We go to my mom's for Thanksgiving every year. It is my favorite holiday and almost all my family is there. Of course my 2 sons are usually unable to make it from California and this year my cousin and her husband didn't make it from Michigan, but they are all there in spirit, along with all those who are no longer with us. Somehow, the conversation always comes around to how much we miss them and how they'd love to be there and how much richer our lives are for having had them while we did. The house fills with warmth and laughter (and dogs!) and we all wonder how another year could have gone by so fast. We realize we are blessed in so many ways and have such wonderful people in our lives and in our pasts. For this, we are truly thankful.
I am always saying that as soon as this is over (whatever it is) things will get back to normal. I have yet to figure out what normal is however. Today started Ohio's gun season for deer, so 1000's of people are taking to the woods in search of that trophy buck, Sam included. He has already shot one doe which is in the freezer, so he will be watching for the big buck. I don't mind that he shoots one or two deer each year because we do eat it and I am even thinking of starting to make my own dog food with it. The deer population in our area is huge and if not for hunting, I think overpopulation would lead to starvation and even more deer being hit on the roads. So many are.
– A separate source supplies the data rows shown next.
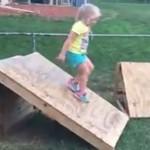 Projekat ovog tate oduševio roditelje širom svijeta: napravite poligon spretnosti za djecu u svom dvorištu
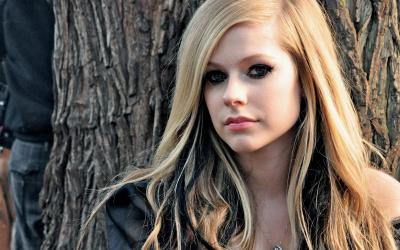 Avril Lavigne Wallpapers - Wallpaper Cave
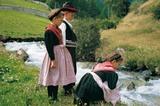 Südtiroler Kinder mit Trachten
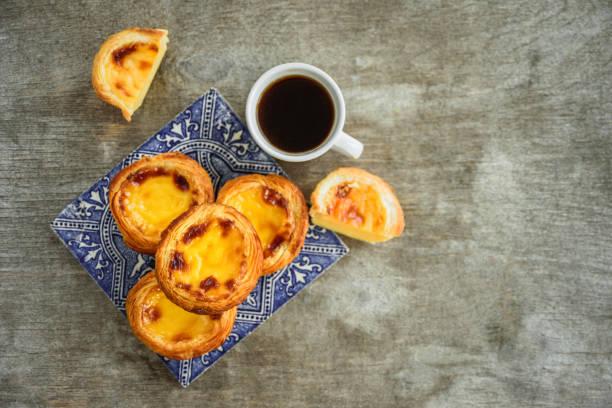 portugal-ei-torte mit azulejo - portugiesische desserts stock-fotos und bilder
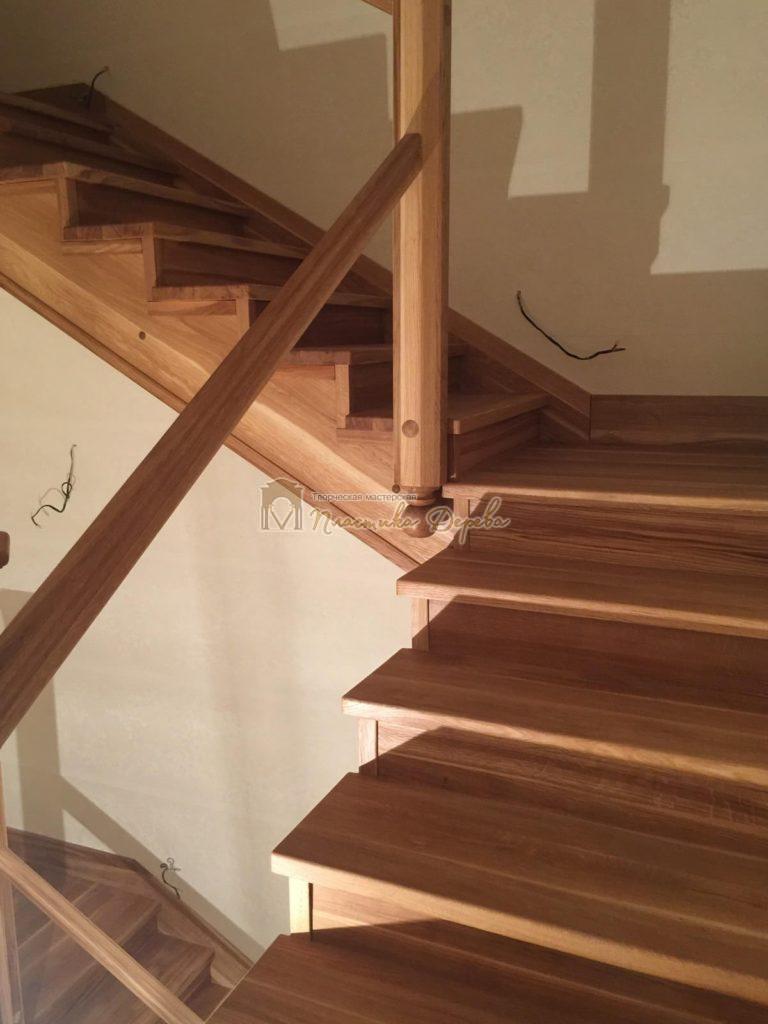 Фото 6 лестницы из дуба (покрытие масловоск)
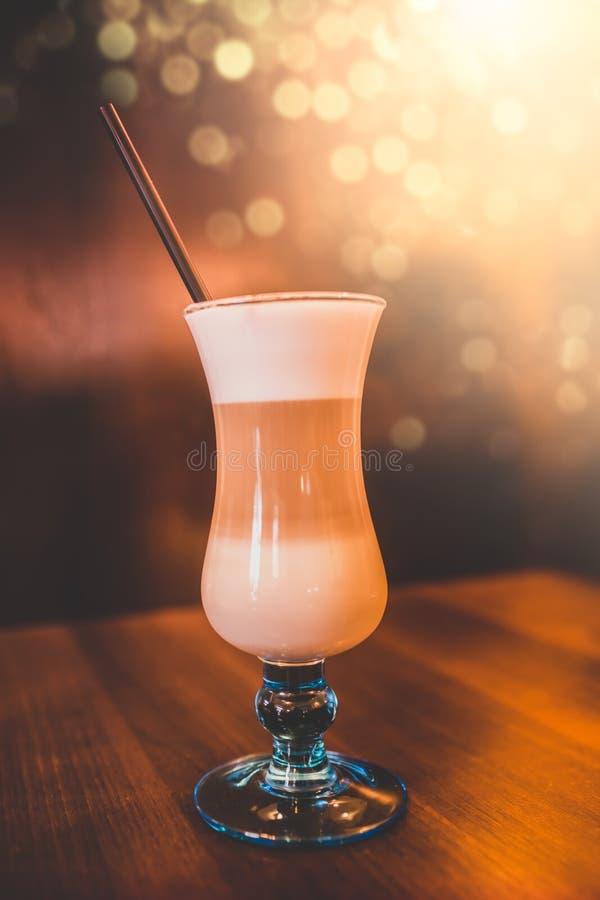 Koffie Latte op een lijst royalty-vrije stock afbeeldingen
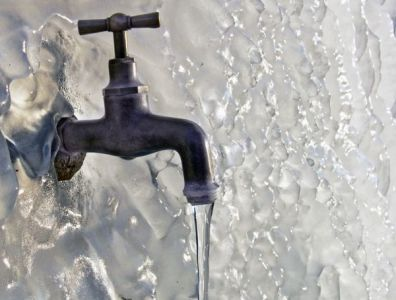 тонкая струя воды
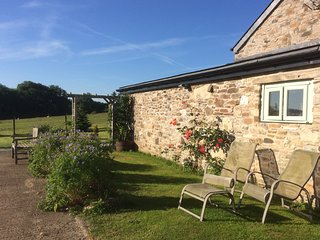 OWL BARN, ground floor, pet-friendly, wide doorways, wet room, WiFi, near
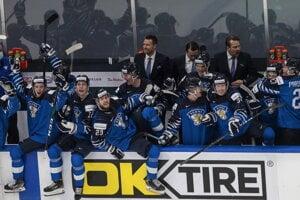 Fínsko oslavuje zisk bronzových medailí na MS hráčov do 20 rokov 2021. V zápase o 3. miesto zdolali Rusko.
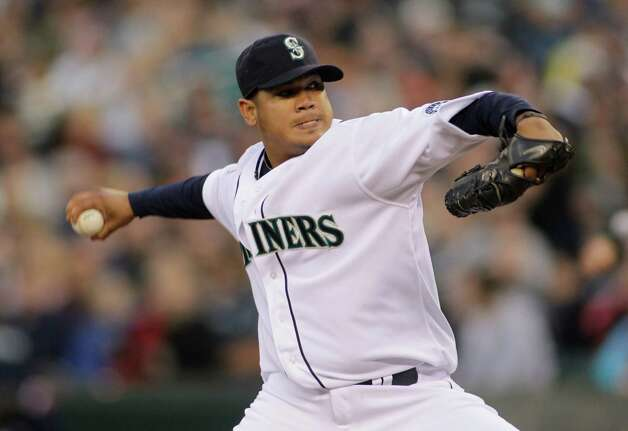 Mariners starting pitcher Felix Hernandez throws against the Athletics in the second inning. Photo: AP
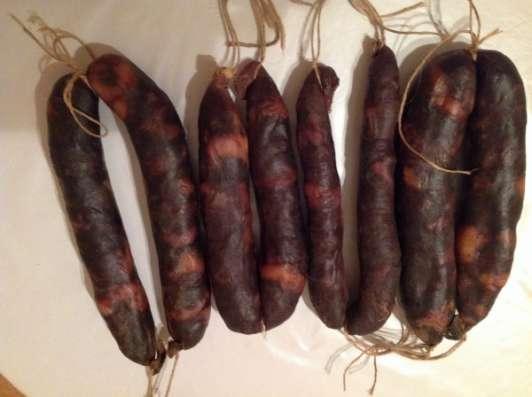 конскую колбасу (Казы) в натуральной оболочке.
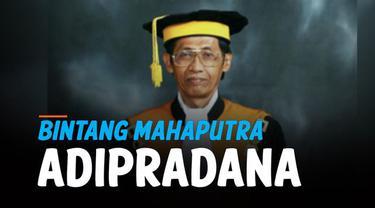 Mantan Hakim Agung Artidjo Alkostar dianugerahi Bintang Mahaputra Adipradana. Penerima dinilai memberikan kontribusi dan berjasa bagi bangsa dan negara.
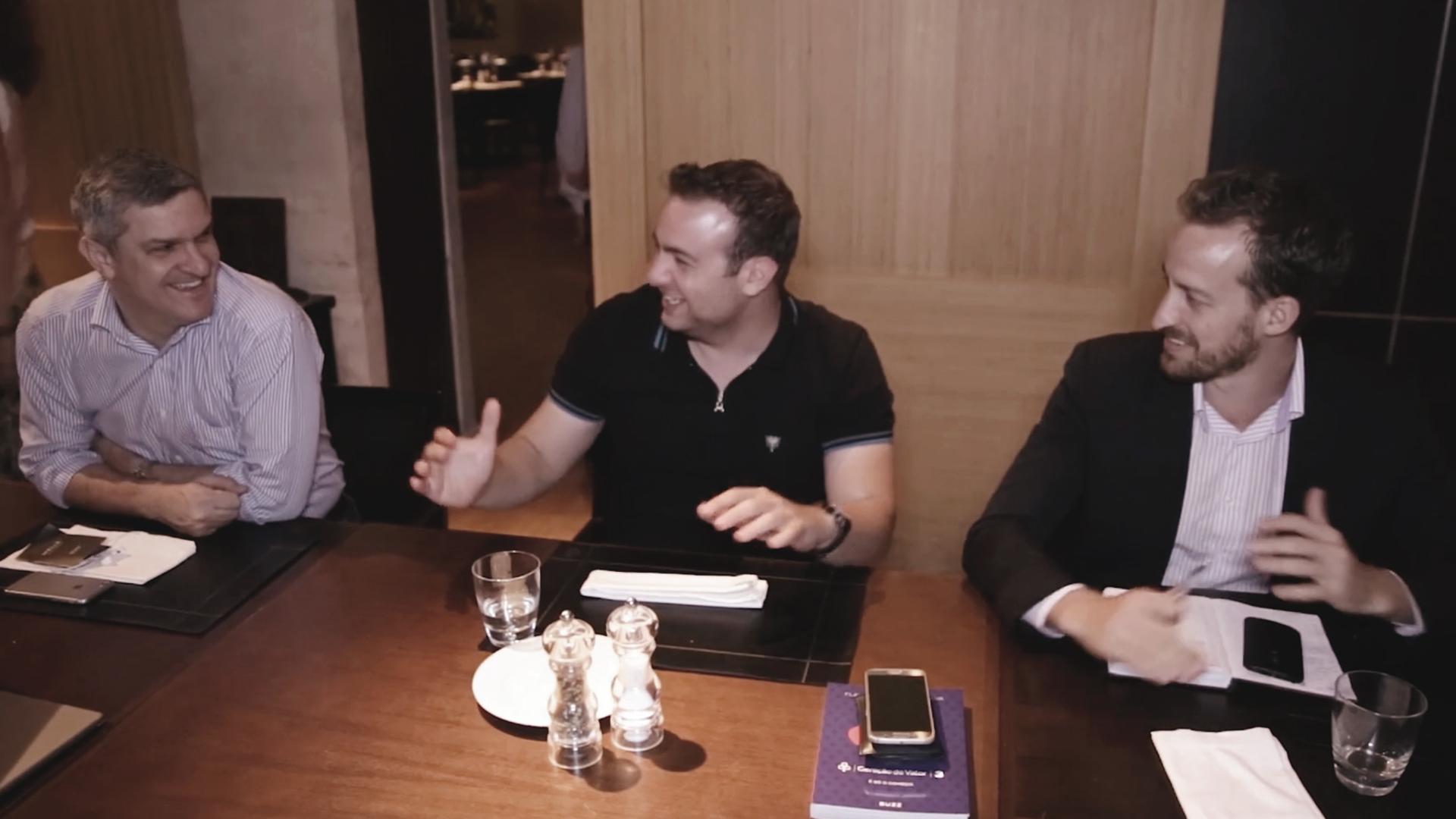Fernando Procopiak reunindo-se com outros alunos do meuSucesso.com em mentoria e jantar com Flávio Augusto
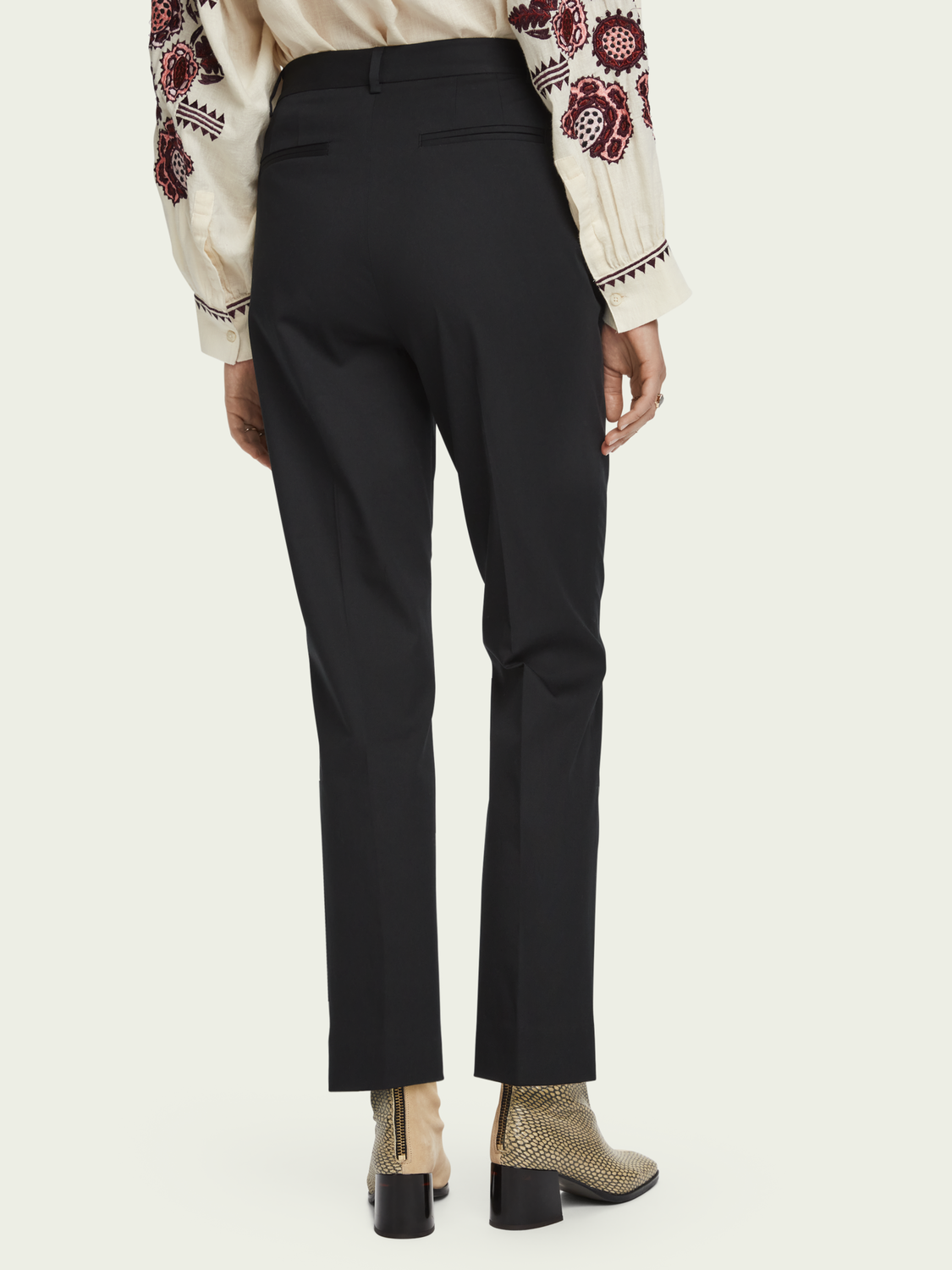 Damen Abott | Mid Rise Regular Fit Chino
The holidays and the shelter are managing to team up to keep me busy. We have been trying to close down the shelter for the winter since our building is inadequately insulated and heated and the location often makes it very difficult for volunteers to get there if the weather is bad. We are down to about a dozen cats and are planning an adoption day, but now we find out a local puppy mill is being forced to turn over some dogs, so we may be taking in 10 to 15 pomeranians tomorrow. Yikes! Sad to say, but I think they will find our chilly shelter to be the lap of luxury. We are also trying to put together a volunteer appreciation holiday dinner for next week and we have a booth at the Woodsfield Christmas Festival this weekend and will be doing a fundraiser there. I will also be there with my alpaca products. So you can see, things never seem to slow down.
On the farm, life continues as it should. Last weekend (before Thanksgiving), I spent a good part of Sunday moving alpacas around. I moved all the spring crias to the weaning pasture from the main barn, moved Lightning and Oscuro back down the road into the male herd since breeding season is over, and moved a couple adult females in with the 4 yearling females for the winter. This is a very stressful event for Rowdy since he has to stay on his cable tie. His herding instinct overpowers his good senses if he is not tied up and then my attempts at being calm and assertive with him go right out the window. The cable tie is the best solution!
Since winter is about upon us and it has been an extremely dry fall, the alpacas are pretty much eating hay now. That means it must be moved from the lofts in the horse barn to the various buildings. We have 4 different buildings on the farm that house alpacas, 3 of which are 3-sided sheds which have lofts across the front. The 4th is our main alpaca barn. Each shed can hold about 10 to 14 bales of hay, depending on the size of the building (1 is 10 X 20 and the other 2 are 8 X 16) and we can usually stack 20 bales or so in the main barn at a time. So in other words, moving hay is pretty much a weekly job for 3 months of the year.
We have this nifty little 4WD truck that we use for many farm chores. Here I have loaded 15 bales of hay onto it from the horse barn in the background and my co-pilot and I are about to take this hay over to the girls' barn, which is on the other side of the creek (which is still dry....unprecedented in late November!).
Since the creek is dry, I can either go down through it or go across the bridge, but I usually lose a bale or 2 coming up the other side, so I generally take the bridge.
Once across the creek, I back the little truck up to the barn and right into the main sliding door, turn off the engine, and unload the hay.
Then I stack it on pallets in the front corner of the barn where it will be handy come feeding time.
With the 3-sided sheds, I can back the truck into the buildings (except one) and then stand in the bed to put the bales up into the loft. Then I have to climb up into the loft and push the bales to the far end, trying not to hit my head on the rafters because it is only crawling room up there. Oh, and I also check for wasp and hornet nests if it is prior to first good frost! Don't want to be up there with an angry bunch of hornets!!
|Hay stacked in Girls' Barn|
So, I have a festival in Woodsfield this weekend. This is the 4th year for it and it has really grown. They actually sell vendor spaces in the courthouse, which is where I will be set up. I will take some hand made items and some commercially produced alpaca products and my spinning wheel to do demonstrations. I hope to have some more rugs done by Saturday and warped up my loom last week. Today I wove one rug and can do 2 more with this warp. Here is the end of the one I did today. I love the colors and can't wait to see how it will look once off the loom. I have the next one planned out, but still have to decide on the 3rd one. The weaving takes surprisingly little time once I get started.
I am also finishing up a pair of lacey fingerless mitts knitted from hand-spun hand-dyed yarn to sell at the festival. I'll try to remember my camera so I can take photos!